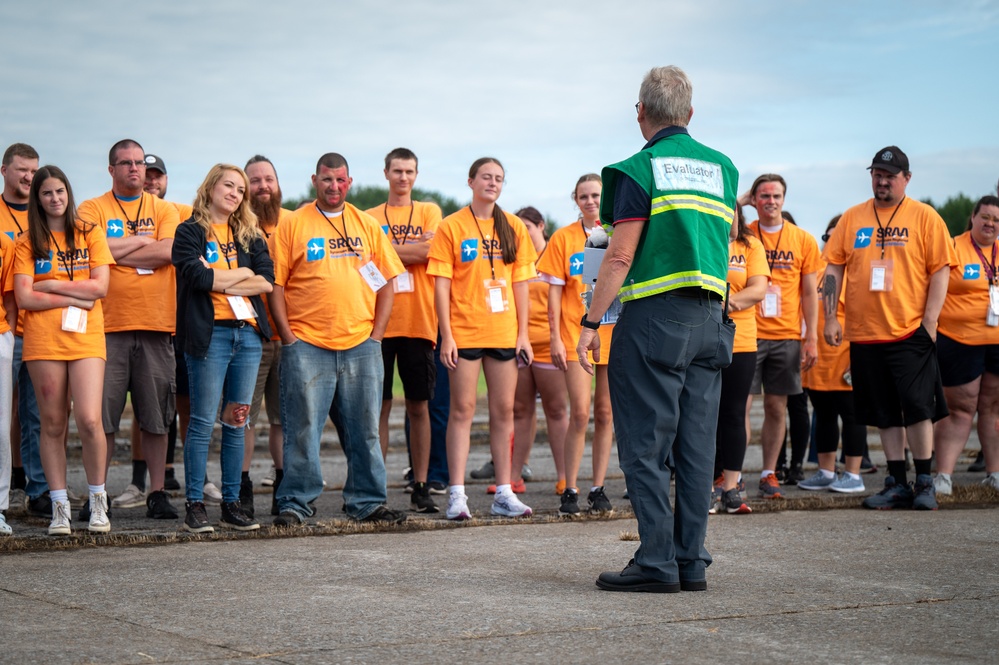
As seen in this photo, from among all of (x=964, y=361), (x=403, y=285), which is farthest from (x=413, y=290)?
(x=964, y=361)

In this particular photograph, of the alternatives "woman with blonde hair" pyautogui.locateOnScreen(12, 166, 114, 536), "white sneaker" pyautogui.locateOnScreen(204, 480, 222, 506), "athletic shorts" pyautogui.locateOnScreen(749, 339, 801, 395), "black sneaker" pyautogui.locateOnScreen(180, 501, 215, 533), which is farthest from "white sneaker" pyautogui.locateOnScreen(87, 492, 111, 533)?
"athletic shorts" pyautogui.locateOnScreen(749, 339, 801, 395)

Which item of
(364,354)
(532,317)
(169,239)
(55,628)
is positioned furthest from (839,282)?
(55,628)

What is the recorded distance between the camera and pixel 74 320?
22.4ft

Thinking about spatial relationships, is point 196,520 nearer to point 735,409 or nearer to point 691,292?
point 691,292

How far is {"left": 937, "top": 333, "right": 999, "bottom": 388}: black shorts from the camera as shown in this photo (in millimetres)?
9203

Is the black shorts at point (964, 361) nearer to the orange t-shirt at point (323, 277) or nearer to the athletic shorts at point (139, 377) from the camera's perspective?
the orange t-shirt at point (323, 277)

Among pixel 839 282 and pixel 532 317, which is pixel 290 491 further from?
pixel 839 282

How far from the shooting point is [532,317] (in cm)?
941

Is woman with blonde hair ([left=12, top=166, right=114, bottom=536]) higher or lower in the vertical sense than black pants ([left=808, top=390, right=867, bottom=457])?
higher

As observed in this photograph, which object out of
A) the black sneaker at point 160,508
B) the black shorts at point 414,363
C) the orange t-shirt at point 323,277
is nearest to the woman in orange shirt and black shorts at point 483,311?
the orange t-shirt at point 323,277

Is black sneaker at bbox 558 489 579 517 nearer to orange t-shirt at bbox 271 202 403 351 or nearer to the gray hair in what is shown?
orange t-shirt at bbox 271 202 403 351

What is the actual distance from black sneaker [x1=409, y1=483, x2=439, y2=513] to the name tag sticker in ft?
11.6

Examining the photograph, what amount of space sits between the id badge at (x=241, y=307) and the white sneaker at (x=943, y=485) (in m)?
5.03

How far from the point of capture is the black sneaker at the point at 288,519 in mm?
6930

--------------------------------------------------

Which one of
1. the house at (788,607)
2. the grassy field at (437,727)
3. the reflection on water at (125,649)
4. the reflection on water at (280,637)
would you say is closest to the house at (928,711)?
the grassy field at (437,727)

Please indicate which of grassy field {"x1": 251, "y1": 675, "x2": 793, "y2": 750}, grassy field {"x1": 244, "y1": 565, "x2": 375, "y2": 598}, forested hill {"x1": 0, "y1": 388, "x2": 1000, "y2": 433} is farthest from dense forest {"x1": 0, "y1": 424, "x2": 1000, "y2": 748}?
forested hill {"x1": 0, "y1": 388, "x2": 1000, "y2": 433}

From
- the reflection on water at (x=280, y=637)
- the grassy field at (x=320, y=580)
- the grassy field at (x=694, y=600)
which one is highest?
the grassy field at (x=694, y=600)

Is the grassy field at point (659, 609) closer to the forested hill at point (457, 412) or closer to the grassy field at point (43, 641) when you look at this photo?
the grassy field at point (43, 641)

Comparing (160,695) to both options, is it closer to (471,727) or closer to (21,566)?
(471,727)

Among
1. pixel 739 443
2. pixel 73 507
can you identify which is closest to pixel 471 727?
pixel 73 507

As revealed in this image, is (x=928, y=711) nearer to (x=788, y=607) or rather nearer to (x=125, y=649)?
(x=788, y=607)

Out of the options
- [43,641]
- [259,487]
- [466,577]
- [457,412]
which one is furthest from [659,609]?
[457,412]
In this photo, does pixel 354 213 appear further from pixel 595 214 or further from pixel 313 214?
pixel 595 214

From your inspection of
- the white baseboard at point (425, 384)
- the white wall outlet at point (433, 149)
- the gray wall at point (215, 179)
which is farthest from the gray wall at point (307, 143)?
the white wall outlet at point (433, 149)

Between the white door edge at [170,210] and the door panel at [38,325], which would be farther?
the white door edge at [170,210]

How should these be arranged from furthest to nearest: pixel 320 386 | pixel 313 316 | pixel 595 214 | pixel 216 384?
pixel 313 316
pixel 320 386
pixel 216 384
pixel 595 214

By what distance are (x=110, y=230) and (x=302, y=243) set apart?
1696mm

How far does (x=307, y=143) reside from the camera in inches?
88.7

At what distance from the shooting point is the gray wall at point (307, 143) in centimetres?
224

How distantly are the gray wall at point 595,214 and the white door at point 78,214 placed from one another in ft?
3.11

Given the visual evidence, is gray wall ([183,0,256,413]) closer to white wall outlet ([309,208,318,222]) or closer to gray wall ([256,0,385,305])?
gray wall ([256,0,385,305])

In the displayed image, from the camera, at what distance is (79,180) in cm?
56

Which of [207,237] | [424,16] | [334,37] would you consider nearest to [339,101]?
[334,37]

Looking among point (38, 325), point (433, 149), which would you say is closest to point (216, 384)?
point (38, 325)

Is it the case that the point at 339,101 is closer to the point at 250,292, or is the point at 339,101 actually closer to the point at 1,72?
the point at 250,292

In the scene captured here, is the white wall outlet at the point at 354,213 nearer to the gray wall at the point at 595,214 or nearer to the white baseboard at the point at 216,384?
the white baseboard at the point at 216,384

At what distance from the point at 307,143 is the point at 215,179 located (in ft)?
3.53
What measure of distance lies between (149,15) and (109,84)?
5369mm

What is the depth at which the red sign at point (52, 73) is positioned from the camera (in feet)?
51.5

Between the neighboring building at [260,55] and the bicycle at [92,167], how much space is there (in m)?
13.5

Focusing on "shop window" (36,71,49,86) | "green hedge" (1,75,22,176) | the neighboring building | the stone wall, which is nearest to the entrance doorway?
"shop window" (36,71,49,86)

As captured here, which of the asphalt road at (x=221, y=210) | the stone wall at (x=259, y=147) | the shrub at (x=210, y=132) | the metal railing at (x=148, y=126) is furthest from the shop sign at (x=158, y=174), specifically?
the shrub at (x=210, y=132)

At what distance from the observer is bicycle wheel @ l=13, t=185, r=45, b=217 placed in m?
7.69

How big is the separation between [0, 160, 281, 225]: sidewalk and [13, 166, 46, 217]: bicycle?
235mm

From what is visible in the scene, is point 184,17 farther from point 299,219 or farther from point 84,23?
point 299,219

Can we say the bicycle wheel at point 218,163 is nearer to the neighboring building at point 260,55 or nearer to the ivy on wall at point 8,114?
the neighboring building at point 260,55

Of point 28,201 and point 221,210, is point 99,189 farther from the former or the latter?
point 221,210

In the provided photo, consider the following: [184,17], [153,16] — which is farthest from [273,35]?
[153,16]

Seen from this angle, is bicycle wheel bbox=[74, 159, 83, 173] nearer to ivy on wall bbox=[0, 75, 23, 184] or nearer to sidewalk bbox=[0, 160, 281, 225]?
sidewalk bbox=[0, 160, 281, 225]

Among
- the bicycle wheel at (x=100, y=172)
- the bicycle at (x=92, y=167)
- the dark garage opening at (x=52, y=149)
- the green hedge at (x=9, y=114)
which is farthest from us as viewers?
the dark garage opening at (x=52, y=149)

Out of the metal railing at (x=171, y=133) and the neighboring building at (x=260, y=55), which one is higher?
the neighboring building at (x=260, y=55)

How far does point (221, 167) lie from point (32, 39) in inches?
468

--------------------------------------------------

Which lines in the records above contain the word "forested"? Pull out every such line in full, treating uppercase and lowercase letters as different.

Please indicate which of grassy field {"x1": 251, "y1": 675, "x2": 793, "y2": 750}, grassy field {"x1": 244, "y1": 565, "x2": 375, "y2": 598}, forested hill {"x1": 0, "y1": 388, "x2": 1000, "y2": 433} is farthest from dense forest {"x1": 0, "y1": 424, "x2": 1000, "y2": 748}?
forested hill {"x1": 0, "y1": 388, "x2": 1000, "y2": 433}
Is the grassy field at point (659, 609) closer to the forested hill at point (457, 412) or closer to the grassy field at point (43, 641) when you look at this photo?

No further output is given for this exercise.